レオンハルトはエルマに気づき、ぴたりと止まる。

一瞬、進路を考える。

そして、回れ右。

別方向へ歩き出す。

三歩。

絨毯の端に足を引っかける。

ぐらり。

今度は持ち直せない。

尻餅。

鈍い音。

誰もいないことを確認しようとする視線。

だが、上から視線が降ってくる。

ヴィオレッタ。

肩が震えている。

彼女は慌てて踵を返し、自室へ戻る。

扉を閉める。

沈黙。

そして。

「……無理ですわ」

小さな声。

次の瞬間。

爆笑。

「自滅……自滅してらっしゃる……!」

椅子に崩れ落ちる。

「エルマは何もしておりませんのに……!」

笑いながら、目に涙が滲む。

やがて落ち着き、深呼吸。

鏡で表情を整える。

外に出るときは、何事もなかった顔。


---

一方、庭。

エルマは気づいていない。

「葉っぱ、多いですね」

ほうきを動かしながら、鼻歌。

侯爵は立ち上がり、尻をさすりながら歩き去る。

背中が、どこか小さい。

威厳は、怒号で保てるものではない。

崩れるときは、こうして音もなく削れていく。


---

夕刻。

監査官が再び屋敷を出る。

押収箱が増えている。

封をされた箱が、馬車に積まれる。

侯爵は遠くからそれを見る。

止められない。

叫べない。

抗議できない。

手の中から、砂のように零れ落ちていく。

ヴィオレッタは静かにカーテンを閉じる。

「進んでおりますわね」

エルマが近づく。

「何がです?」

「片付けが」

「大掃除ですか?」

「ええ。

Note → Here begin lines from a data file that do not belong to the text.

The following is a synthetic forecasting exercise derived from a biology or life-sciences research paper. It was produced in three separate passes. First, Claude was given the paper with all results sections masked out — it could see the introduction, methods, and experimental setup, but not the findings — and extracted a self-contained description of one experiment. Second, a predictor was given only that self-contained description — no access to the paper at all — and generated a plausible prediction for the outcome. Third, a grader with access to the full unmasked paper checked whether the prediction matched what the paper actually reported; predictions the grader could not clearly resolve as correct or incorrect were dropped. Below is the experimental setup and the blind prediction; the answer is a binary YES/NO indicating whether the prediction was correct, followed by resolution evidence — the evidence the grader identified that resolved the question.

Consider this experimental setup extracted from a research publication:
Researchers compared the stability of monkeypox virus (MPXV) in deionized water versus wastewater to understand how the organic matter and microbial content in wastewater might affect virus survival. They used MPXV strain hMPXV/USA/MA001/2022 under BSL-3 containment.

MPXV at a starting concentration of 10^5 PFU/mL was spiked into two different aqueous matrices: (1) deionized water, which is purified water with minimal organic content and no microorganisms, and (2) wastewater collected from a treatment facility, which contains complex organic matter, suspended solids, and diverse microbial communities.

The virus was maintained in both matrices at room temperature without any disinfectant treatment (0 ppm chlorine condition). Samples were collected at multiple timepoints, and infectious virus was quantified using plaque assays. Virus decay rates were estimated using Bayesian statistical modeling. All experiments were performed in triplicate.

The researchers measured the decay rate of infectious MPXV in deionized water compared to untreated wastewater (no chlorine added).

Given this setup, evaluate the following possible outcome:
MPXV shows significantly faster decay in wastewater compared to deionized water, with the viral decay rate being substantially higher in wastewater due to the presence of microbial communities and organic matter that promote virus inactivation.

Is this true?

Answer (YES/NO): YES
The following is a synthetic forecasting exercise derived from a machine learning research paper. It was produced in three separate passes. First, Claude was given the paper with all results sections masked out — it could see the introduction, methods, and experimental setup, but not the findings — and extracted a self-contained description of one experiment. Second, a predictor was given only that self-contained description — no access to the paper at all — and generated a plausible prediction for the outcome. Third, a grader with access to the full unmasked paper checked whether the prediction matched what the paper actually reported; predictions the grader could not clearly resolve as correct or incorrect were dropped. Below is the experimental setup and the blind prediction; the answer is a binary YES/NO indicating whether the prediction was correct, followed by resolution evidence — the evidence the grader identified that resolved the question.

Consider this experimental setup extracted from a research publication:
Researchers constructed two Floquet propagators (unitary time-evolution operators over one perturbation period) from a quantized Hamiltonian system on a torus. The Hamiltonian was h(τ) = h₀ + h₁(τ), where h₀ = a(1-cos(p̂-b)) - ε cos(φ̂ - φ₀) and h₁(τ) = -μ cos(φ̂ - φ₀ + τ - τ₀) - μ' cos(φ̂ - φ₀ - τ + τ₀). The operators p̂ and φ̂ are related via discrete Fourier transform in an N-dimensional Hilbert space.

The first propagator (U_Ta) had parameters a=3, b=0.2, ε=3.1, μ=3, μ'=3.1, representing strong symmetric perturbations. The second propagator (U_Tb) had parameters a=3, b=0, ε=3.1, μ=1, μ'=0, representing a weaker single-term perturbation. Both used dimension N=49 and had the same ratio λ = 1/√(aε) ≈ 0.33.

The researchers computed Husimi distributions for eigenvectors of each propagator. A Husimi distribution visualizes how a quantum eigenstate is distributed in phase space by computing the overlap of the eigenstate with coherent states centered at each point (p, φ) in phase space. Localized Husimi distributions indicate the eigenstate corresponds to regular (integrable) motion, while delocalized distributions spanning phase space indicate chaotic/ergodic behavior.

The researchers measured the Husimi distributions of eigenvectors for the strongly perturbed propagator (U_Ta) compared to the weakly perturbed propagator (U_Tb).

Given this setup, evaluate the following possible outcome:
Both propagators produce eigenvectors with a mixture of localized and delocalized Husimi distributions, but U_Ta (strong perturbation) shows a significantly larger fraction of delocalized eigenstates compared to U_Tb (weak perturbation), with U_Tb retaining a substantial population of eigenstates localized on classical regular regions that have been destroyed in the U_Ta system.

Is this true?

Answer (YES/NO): NO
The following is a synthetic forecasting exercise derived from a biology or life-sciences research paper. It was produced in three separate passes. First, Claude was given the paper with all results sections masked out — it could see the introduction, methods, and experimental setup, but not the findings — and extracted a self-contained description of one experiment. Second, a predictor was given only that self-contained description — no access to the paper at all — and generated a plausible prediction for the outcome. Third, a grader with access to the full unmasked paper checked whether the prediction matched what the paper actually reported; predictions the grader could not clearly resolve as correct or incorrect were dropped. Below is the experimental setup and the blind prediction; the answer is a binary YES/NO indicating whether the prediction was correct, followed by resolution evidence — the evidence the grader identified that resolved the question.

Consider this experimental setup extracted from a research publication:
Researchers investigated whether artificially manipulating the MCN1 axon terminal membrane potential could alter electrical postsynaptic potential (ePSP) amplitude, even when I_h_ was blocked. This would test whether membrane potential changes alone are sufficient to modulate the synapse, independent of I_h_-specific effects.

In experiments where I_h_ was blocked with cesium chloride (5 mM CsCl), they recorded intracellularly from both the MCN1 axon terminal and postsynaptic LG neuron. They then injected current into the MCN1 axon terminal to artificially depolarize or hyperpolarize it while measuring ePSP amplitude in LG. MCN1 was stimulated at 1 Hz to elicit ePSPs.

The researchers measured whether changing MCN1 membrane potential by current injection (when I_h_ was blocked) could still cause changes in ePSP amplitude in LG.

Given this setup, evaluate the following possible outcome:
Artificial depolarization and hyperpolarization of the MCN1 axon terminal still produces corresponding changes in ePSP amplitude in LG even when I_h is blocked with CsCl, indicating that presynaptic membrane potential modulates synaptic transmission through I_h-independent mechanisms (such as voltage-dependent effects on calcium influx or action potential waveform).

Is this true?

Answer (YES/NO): NO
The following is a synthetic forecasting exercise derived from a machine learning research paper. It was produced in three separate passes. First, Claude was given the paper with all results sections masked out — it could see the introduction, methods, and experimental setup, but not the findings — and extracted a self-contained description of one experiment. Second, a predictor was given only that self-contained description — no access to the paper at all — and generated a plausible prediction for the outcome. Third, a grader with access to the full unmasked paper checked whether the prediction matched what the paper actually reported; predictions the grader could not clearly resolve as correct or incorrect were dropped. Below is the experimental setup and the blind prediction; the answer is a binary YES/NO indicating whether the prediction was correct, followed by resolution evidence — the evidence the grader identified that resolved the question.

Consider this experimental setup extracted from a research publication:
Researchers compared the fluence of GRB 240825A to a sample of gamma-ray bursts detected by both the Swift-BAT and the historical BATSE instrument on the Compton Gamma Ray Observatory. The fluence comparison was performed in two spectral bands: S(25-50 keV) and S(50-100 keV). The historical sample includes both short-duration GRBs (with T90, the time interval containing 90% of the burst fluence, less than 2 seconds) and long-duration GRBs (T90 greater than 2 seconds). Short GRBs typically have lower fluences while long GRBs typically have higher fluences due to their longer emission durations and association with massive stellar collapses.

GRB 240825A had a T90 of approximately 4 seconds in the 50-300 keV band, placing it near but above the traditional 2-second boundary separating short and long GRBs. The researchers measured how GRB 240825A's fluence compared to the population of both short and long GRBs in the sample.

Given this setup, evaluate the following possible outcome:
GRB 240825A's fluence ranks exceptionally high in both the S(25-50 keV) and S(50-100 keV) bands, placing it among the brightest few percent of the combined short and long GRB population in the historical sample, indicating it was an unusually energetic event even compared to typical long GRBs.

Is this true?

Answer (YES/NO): NO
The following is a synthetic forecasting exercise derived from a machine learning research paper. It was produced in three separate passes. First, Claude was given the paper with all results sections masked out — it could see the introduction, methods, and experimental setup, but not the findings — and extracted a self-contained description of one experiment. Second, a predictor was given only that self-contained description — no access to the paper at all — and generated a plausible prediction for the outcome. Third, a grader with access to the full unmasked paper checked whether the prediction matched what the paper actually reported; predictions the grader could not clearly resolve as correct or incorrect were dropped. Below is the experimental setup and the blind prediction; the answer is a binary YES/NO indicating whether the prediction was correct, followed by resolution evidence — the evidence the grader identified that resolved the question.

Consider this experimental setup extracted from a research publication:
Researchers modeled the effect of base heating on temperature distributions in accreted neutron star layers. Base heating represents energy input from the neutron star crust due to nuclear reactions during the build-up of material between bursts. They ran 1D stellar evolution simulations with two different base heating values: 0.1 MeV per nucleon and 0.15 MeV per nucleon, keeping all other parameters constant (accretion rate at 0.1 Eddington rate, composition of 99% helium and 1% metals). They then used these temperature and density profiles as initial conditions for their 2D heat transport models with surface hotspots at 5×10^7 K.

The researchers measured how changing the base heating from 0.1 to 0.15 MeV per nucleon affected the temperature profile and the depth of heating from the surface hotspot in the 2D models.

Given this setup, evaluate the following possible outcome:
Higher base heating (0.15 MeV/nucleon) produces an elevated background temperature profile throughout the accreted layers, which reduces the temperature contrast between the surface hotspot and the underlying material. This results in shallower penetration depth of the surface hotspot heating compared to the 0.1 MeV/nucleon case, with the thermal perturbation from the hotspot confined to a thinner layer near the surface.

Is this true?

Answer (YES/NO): NO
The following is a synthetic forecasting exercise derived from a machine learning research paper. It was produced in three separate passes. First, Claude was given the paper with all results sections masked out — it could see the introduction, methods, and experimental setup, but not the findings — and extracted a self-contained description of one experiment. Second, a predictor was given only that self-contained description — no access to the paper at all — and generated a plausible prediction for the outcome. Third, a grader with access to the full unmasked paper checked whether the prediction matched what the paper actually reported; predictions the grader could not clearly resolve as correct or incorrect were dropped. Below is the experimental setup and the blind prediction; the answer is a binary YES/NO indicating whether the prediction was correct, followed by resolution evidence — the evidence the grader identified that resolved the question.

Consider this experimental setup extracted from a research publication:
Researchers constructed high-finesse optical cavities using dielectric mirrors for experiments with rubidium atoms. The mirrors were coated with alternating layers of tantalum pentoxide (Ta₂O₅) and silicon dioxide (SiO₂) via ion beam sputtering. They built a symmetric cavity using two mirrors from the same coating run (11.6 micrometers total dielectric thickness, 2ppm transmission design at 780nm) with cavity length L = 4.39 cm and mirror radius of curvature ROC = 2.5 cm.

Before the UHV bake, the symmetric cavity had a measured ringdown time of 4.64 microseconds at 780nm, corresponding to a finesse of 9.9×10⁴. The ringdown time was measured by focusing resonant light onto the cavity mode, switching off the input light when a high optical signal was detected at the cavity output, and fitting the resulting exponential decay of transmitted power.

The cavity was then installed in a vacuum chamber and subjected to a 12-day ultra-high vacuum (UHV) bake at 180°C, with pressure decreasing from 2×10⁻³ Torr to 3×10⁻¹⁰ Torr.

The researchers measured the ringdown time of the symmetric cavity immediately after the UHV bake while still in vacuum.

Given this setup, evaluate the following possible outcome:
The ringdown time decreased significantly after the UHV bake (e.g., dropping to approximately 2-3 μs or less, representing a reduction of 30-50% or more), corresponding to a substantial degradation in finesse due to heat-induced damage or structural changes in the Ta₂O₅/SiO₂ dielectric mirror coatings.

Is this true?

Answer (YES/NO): NO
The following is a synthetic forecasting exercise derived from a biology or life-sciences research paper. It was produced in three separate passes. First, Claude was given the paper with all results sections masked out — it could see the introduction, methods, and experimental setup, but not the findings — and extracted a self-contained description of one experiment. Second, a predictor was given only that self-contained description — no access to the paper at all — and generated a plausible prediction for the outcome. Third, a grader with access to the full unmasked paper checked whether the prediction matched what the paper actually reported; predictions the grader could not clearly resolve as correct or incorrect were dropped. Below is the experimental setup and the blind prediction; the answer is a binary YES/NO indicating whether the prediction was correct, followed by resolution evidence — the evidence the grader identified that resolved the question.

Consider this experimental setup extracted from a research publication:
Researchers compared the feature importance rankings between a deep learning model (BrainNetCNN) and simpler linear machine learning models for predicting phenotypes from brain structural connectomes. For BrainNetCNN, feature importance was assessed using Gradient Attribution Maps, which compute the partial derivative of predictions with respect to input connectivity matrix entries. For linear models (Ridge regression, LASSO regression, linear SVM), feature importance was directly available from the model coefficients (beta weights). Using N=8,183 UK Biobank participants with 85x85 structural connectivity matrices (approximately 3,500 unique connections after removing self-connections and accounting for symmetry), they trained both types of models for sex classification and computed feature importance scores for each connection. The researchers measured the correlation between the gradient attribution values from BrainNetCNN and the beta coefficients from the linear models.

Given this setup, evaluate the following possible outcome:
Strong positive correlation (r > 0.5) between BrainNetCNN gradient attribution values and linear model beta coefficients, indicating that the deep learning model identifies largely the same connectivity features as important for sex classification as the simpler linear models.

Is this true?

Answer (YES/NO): YES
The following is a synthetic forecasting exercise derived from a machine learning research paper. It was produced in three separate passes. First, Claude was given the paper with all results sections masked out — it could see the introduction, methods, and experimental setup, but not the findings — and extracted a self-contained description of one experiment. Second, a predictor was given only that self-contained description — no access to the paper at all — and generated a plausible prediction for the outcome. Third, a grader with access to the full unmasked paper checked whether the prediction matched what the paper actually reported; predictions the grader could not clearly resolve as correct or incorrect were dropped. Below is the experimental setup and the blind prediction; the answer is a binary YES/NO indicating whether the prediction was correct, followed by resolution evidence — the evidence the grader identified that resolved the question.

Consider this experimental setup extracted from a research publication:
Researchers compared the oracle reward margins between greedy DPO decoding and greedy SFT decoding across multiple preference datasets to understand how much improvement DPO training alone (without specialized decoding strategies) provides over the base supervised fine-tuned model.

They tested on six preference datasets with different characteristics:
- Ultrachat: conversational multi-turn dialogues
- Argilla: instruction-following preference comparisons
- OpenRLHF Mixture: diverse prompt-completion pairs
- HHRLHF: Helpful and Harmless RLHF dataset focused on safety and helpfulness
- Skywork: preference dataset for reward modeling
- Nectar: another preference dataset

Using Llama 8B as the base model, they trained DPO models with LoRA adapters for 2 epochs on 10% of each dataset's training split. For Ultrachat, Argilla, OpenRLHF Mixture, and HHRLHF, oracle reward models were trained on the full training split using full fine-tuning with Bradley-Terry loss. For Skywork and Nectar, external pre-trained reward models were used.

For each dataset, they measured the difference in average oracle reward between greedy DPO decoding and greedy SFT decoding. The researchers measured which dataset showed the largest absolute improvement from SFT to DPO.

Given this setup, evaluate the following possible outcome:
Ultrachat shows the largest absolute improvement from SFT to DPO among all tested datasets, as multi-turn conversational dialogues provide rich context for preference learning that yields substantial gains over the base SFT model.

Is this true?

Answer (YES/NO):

とても大きな」

エルマは真顔で言う。

「わたし、掃除は得意です」

ヴィオレッタは微笑む。

「ええ。知っておりますわ」

庭に風が吹く。

侯爵邸の空気が、重く沈む。

崩れはじめた威厳は、もう戻らない。

壺が割れた日から始まった連鎖は、

いま、完全に形になろうとしていた。